No, I've not built a hit n miss solenoid engine. Wouldn't be too hard to do. In hit n miss mode, your could over-drive the solenoid by probably 4 or 5 times the rated amperage since it would only be about 15% duty cycle. That's assuming the insulation would stand the higher voltage.

There's a guy, maschobe, on youtube who has built a number of hit n miss solenoid engines.

[ame=http://www.youtube.com/user/mascobe#p/u/71/wdIRWXHwhlM]http://www.youtube.com/user/mascobe#p/u/71/wdIRWXHwhlM[/ame]

Chuck


----------



## n4zou (Aug 8, 2011)

Hit and Miss would be easy to implement by electronic control. An RPM circuit that would use the same timing circuit could be added that will cut power when the RPM exceeds it's cutoff point. I'm going to play around with some large capacitors in the circuit. The capacitors will be connected across the battery so they recharge between "Hits". The capacitors would discharge into the solenoid much the same way a fuel charge would ignite on the power stroke of a gas engine. The capacitors can dump their energy much faster than a battery. The discharge should be audible in much the same way a Strobe Light circuit sounds when it's capacitor dumps stored high voltage into the flash tube. I was thinking of using a magnet on the flywheel for timing but adding an eccentric and rod would provide added motion for eye appeal. The magnet system would allow easy rotation changes but their really is no reason to make it reversible.


----------



## bentprop (Aug 8, 2011)

Great engines,Chuck.Did you draw up any plans?I have a few solenoids lying around just waiting for the right project ;D


----------



## n4zou (Aug 8, 2011)

bentprop  said:
			
		

> Great engines,Chuck.Did you draw up any plans?I have a few solenoids lying around just waiting for the right project ;D



Just treat the solenoid as if it were a steam engine cylinder and piston. Just replace the cylinder in any steam engine drawing using the solenoid.
Here is a perfect example.

*Grasshopper Beam Engine 
*
[ame]http://www.youtube.com/watch?v=Pz_a4aKQoF4[/ame]


----------



## Coilmotorworks (Aug 10, 2011)

Hey there, I am Mascobe from the link above (see the YouTube channel link in the prior thread). I have been building Solenoid motors since 1983. The hit and miss versions seem simple but are quite hard to make run right. Making them with electronic hit and miss kills the mechanical movement aspect and makes for a rather dull motor. I could use solid state switches but again it kills the visual aspect that drive people crazy. I am the one that had the motors and Solenoid powered tractor at NAMES. 

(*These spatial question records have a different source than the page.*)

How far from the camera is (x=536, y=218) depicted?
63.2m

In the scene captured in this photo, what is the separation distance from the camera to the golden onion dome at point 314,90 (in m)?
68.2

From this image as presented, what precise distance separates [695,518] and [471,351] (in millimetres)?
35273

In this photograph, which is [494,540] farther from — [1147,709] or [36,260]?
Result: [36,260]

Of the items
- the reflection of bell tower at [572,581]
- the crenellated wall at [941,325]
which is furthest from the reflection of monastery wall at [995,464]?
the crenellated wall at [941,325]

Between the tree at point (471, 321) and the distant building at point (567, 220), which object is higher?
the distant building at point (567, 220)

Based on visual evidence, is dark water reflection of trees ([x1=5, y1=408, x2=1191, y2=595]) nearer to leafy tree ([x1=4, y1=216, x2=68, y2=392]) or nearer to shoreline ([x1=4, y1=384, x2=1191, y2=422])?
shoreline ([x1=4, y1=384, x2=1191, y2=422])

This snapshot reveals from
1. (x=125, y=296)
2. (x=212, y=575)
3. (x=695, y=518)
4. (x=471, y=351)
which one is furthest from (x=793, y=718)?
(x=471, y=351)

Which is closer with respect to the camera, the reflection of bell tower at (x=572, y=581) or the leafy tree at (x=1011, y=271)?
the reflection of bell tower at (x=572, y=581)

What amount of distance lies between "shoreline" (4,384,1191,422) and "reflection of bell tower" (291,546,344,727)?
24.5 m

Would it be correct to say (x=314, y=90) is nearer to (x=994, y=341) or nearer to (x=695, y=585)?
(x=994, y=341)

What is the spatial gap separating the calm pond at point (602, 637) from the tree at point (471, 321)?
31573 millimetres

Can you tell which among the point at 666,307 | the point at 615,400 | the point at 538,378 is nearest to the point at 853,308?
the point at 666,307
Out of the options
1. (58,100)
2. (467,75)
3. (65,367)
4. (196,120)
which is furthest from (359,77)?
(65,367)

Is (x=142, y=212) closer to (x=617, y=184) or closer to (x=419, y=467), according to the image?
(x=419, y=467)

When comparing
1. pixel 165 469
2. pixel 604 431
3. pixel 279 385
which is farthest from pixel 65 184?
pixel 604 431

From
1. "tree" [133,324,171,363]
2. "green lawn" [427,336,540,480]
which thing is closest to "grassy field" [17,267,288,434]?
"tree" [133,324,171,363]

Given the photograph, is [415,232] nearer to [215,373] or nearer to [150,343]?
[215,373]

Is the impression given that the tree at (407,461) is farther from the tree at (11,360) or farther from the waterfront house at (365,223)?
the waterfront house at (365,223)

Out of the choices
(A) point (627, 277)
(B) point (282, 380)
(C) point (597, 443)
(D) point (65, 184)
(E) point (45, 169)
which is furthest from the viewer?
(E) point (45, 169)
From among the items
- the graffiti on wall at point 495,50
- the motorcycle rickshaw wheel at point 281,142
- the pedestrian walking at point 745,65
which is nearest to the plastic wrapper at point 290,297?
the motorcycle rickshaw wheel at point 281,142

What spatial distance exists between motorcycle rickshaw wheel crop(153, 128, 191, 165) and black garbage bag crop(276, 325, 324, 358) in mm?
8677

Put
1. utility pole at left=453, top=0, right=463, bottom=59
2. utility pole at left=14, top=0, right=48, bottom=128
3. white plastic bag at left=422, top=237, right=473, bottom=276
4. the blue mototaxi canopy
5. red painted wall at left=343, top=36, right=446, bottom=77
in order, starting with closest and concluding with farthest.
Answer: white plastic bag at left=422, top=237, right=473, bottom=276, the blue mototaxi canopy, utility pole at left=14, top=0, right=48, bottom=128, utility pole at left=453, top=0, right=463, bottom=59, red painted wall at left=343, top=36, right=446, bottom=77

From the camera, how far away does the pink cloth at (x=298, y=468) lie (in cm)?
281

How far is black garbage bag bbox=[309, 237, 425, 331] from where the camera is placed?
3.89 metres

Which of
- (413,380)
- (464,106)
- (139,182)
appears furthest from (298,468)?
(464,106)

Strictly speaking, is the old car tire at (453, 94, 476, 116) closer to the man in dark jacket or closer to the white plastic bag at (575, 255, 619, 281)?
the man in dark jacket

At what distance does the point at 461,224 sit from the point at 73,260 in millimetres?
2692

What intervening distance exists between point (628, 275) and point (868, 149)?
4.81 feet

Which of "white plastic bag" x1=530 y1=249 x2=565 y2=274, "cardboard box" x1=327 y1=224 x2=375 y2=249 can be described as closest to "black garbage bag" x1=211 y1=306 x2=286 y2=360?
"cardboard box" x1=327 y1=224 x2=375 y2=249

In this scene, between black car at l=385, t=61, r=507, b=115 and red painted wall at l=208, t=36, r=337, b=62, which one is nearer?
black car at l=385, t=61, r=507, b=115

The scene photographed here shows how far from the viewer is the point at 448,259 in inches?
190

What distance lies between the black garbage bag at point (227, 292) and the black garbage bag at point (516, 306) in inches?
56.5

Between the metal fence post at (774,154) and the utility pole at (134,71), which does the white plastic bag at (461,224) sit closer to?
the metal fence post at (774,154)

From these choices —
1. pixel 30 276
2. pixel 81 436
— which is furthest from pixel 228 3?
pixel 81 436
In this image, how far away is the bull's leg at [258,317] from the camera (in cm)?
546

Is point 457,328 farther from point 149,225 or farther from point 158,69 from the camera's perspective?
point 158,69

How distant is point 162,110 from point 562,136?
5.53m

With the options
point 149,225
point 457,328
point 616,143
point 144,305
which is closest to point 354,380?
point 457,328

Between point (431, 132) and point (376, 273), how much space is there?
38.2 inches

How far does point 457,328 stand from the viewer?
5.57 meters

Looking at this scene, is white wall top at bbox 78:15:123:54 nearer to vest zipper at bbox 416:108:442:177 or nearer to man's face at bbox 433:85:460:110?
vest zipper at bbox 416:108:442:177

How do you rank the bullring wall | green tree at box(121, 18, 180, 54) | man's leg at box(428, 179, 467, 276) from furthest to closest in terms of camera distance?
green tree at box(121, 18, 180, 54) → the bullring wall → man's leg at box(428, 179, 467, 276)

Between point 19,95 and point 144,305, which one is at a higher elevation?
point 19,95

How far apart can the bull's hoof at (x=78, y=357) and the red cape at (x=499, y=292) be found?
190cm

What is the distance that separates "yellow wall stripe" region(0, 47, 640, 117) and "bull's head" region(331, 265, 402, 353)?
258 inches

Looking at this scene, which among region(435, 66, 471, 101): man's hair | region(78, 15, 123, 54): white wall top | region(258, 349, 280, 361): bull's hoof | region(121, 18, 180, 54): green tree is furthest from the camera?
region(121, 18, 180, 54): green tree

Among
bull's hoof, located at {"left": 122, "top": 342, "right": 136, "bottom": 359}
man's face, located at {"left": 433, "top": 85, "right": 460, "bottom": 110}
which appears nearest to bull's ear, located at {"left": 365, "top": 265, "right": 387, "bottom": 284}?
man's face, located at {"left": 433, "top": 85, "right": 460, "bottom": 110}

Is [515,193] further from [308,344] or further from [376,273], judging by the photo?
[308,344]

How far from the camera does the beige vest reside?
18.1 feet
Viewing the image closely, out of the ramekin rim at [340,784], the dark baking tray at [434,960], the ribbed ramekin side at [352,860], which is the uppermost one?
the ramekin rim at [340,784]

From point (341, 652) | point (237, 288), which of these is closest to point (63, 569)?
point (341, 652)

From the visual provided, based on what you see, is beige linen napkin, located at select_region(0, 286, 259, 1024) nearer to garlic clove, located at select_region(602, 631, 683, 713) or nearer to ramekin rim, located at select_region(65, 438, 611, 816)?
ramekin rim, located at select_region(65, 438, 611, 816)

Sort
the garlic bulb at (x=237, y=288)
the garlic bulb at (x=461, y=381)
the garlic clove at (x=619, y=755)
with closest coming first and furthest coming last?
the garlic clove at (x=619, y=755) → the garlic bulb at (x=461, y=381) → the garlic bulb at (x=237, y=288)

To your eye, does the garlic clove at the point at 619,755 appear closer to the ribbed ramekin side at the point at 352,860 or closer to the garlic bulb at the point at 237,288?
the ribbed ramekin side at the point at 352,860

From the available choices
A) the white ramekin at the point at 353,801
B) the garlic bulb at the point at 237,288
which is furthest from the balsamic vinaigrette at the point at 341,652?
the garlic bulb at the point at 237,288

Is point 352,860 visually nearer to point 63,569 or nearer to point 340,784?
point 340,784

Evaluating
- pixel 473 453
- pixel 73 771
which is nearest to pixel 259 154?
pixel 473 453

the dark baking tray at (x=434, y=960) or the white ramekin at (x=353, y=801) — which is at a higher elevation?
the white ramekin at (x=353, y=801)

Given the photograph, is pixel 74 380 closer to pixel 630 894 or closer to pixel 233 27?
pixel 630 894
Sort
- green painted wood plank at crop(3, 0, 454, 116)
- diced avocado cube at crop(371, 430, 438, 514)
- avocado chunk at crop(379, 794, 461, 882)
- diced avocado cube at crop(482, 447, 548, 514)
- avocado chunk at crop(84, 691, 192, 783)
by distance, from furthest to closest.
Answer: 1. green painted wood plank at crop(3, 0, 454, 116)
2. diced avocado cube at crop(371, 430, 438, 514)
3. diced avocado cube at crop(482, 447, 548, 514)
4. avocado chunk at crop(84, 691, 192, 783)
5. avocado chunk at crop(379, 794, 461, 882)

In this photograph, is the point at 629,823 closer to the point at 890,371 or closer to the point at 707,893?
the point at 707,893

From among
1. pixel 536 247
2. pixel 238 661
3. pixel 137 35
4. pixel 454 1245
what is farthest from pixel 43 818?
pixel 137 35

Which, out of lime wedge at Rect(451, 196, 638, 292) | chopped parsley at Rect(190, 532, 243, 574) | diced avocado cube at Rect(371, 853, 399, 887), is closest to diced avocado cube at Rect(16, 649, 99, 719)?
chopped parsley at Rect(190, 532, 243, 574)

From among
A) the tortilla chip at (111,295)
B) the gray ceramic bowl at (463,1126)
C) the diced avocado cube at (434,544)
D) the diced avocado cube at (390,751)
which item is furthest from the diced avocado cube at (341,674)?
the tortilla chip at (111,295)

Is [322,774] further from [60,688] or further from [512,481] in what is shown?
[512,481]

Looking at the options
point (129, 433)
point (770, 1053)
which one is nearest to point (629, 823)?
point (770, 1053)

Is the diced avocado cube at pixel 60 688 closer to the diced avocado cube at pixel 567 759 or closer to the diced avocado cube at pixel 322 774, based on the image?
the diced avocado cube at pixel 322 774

What I have learned from trial and error I will share here:

A couple of tips that will get you going in the right direction. Use 6 volt solenoids and drive them with 18 VDC @ 5A(minimum). Use large aluminum flywheels. There is a fine balance that must be made between the amount of pull pressure and the mass that must be spun. Brass and steel are just too dang heavy. When you see my videos of the hit and miss solenoid motors you may notice that the flywheels are quite minimal. Reduce friction! Keep the slug as cluse to top dead center without letting it strike the top. Stroke length is very important. Too long and there will be more friction than pull. too short and the leverage at the crank will be too low. I tend to lean toward a shorter stroke as that is where the solenoid makes it's power. If your solenoid has a flywheel diode you may need to either get rid of it or adjust the timing switch so that the cut off happens well before TDC. The resistance in the coil and the flywheel diode will slow the rate that the EMF collapses in the coil wich will keep the field built long after the switch shuts off the current to the solenoid. Use a D frame and not a C or open coil type solenoid. Fully enclosed are even better. Use a micro sitch not a open set of leaf type points. the micro switch switches the current faster and has better contact pressure. a 125V @ 5 A switch and it will last for lots of cycles without a problem. 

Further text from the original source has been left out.